++++ RECORD EXCERPTS ++++
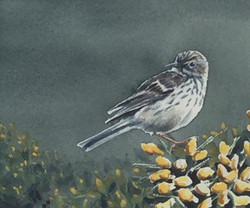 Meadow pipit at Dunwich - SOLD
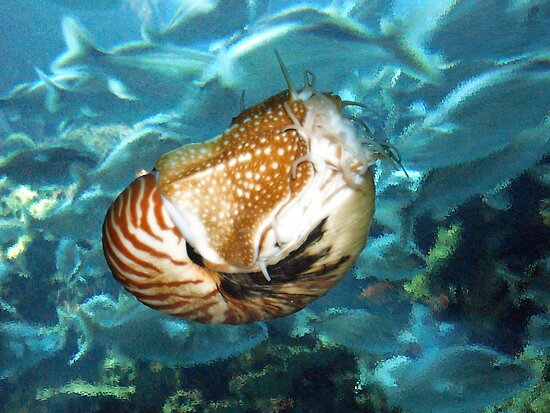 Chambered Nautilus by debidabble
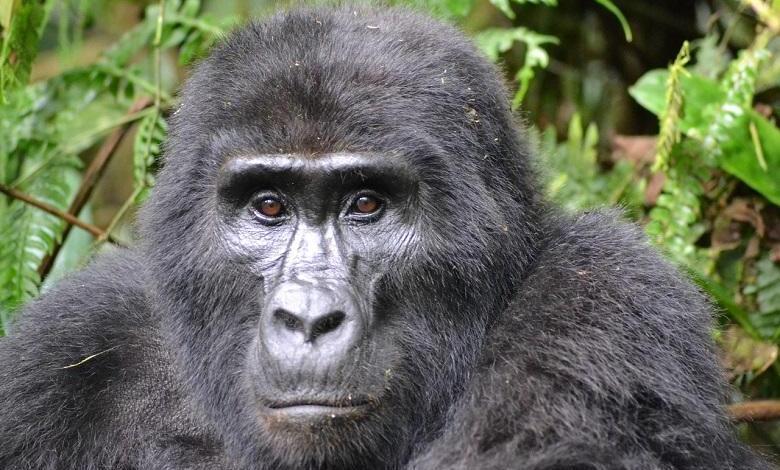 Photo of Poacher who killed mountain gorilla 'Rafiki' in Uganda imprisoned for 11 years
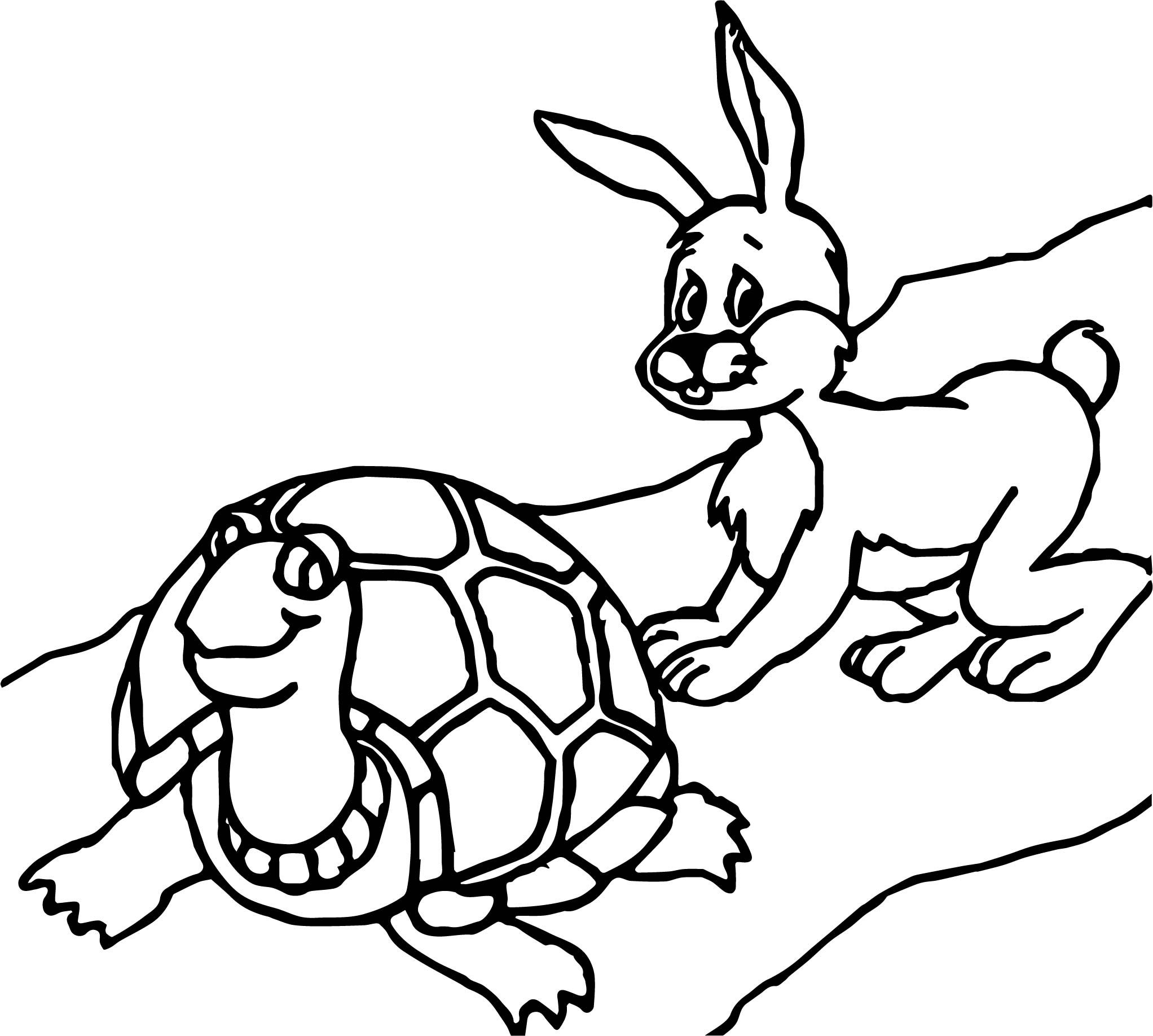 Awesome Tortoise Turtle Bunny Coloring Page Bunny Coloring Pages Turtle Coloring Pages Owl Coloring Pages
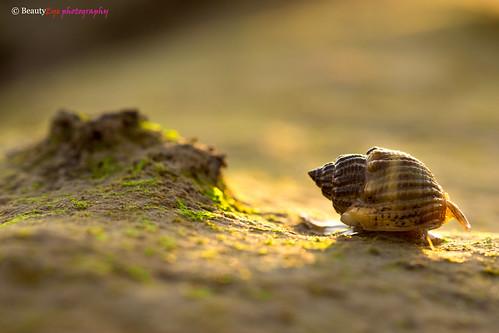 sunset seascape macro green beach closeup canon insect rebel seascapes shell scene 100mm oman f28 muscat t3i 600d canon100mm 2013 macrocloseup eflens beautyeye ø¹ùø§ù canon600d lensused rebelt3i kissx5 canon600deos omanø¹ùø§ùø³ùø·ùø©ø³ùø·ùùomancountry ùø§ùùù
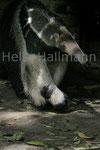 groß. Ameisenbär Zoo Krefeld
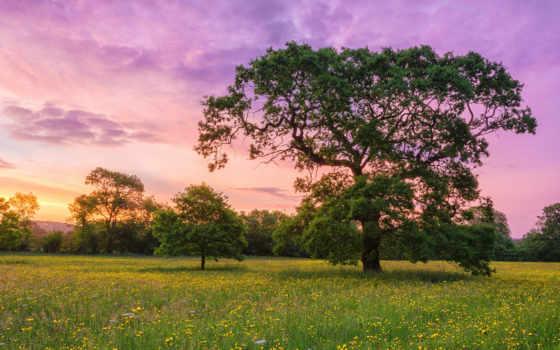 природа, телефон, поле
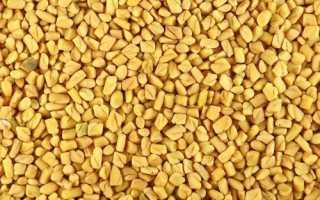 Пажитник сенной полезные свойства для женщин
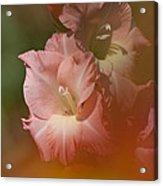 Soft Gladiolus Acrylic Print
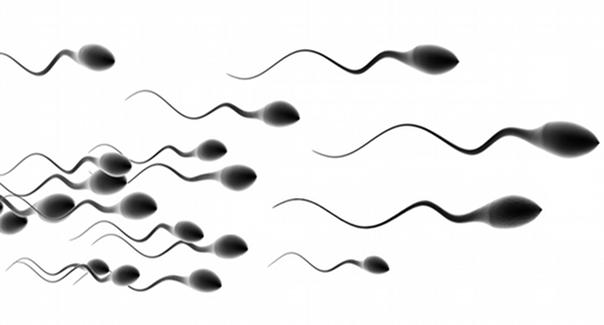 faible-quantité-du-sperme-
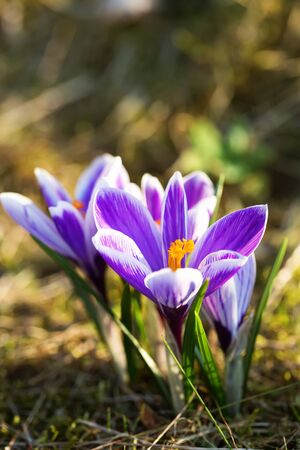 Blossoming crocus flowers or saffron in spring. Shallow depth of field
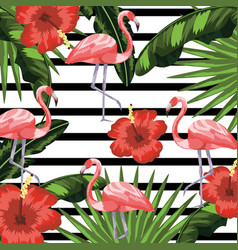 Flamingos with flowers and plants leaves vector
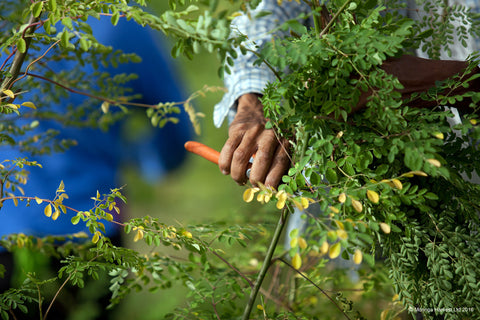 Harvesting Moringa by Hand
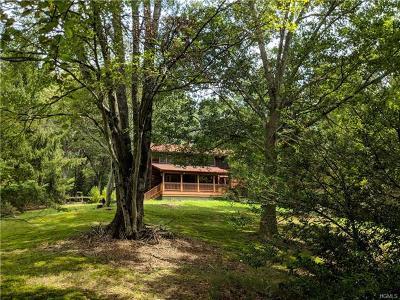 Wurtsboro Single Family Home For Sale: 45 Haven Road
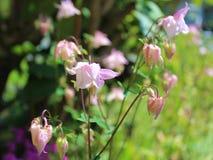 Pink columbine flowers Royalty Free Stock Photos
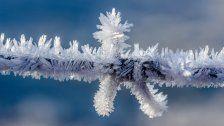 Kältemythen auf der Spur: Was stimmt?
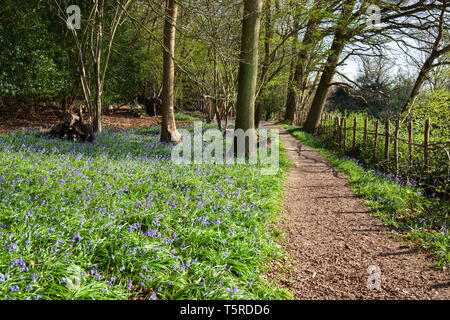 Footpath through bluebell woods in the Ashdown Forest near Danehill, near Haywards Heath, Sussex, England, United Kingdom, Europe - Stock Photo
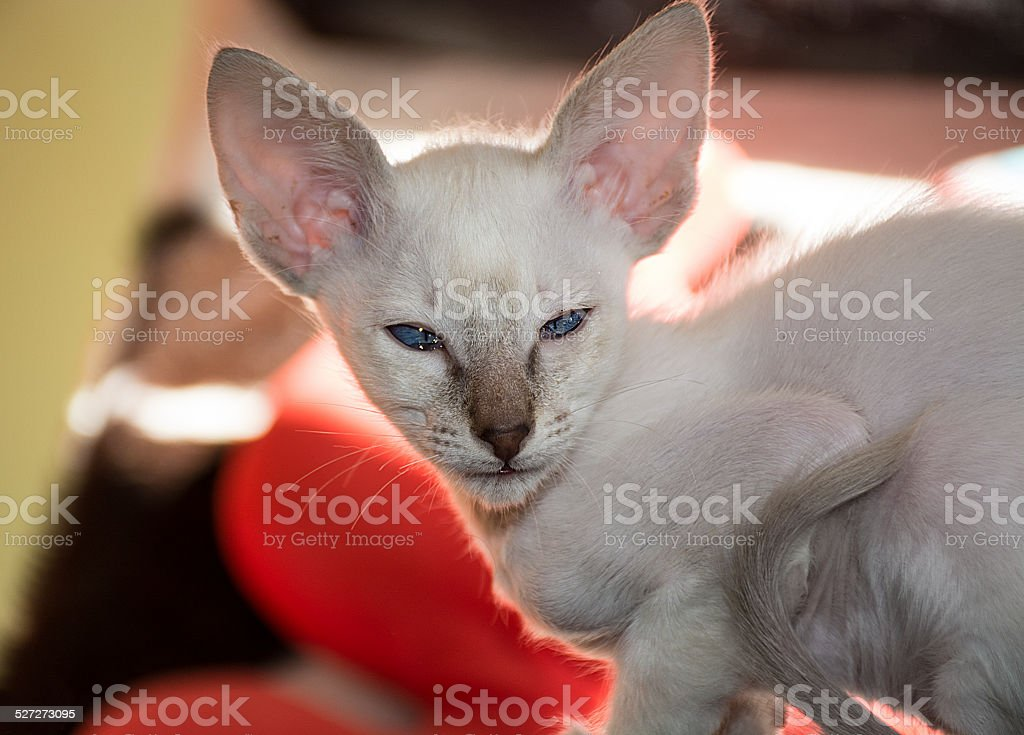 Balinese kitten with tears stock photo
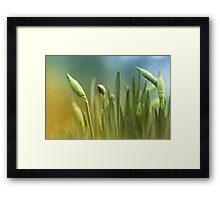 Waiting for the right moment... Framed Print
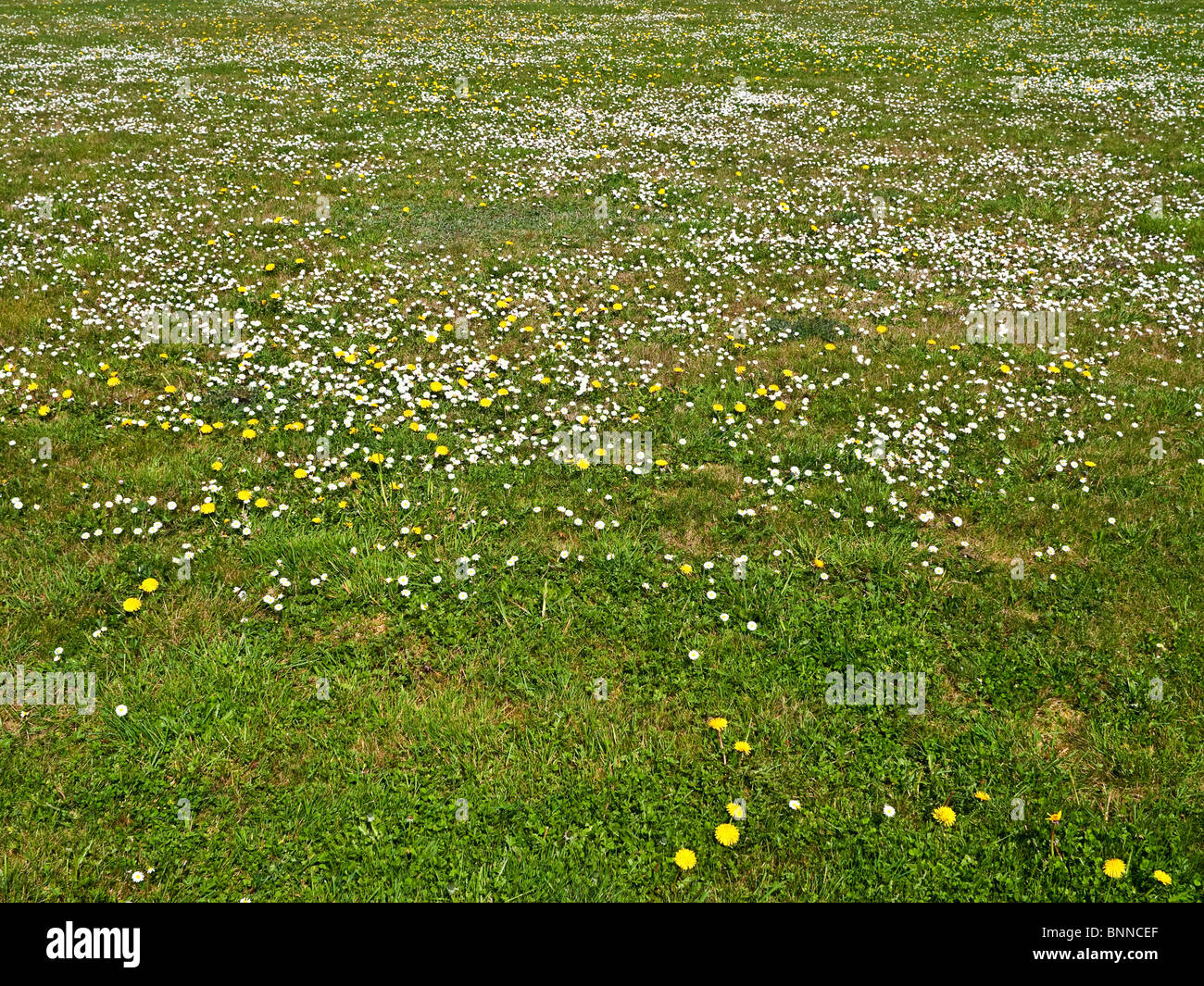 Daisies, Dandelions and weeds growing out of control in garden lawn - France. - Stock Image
++++
▶ **PROBLEM TO SOLVE**:
Write out each record exactly as shown, but not its pictures.

▶ **ANSWER FOR THIS EXERCISE**:
 Meadow pipit at Dunwich - SOLD
 Chambered Nautilus by debidabble
 Photo of Poacher who killed mountain gorilla 'Rafiki' in Uganda imprisoned for 11 years
 Awesome Tortoise Turtle Bunny Coloring Page Bunny Coloring Pages Turtle Coloring Pages Owl Coloring Pages
 sunset seascape macro green beach closeup canon insect rebel seascapes shell scene 100mm oman f28 muscat t3i 600d canon100mm 2013 macrocloseup eflens beautyeye ø¹ùø§ù canon600d lensused rebelt3i kissx5 canon600deos omanø¹ùø§ùø³ùø·ùø©ø³ùø·ùùomancountry ùø§ùùù
 groß. Ameisenbär Zoo Krefeld
 природа, телефон, поле
 Пажитник сенной полезные свойства для женщин
 Soft Gladiolus Acrylic Print
 faible-quantité-du-sperme-
 Blossoming crocus flowers or saffron in spring. Shallow depth of field
 Flamingos with flowers and plants leaves vector
 Harvesting Moringa by Hand
 Wurtsboro Single Family Home For Sale: 45 Haven Road
 Pink columbine flowers Royalty Free Stock Photos
 Kältemythen auf der Spur: Was stimmt?
 Footpath through bluebell woods in the Ashdown Forest near Danehill, near Haywards Heath, Sussex, England, United Kingdom, Europe - Stock Photo
 Balinese kitten with tears stock photo
 Waiting for the right moment... Framed Print
 Daisies, Dandelions and weeds growing out of control in garden lawn - France. - Stock Image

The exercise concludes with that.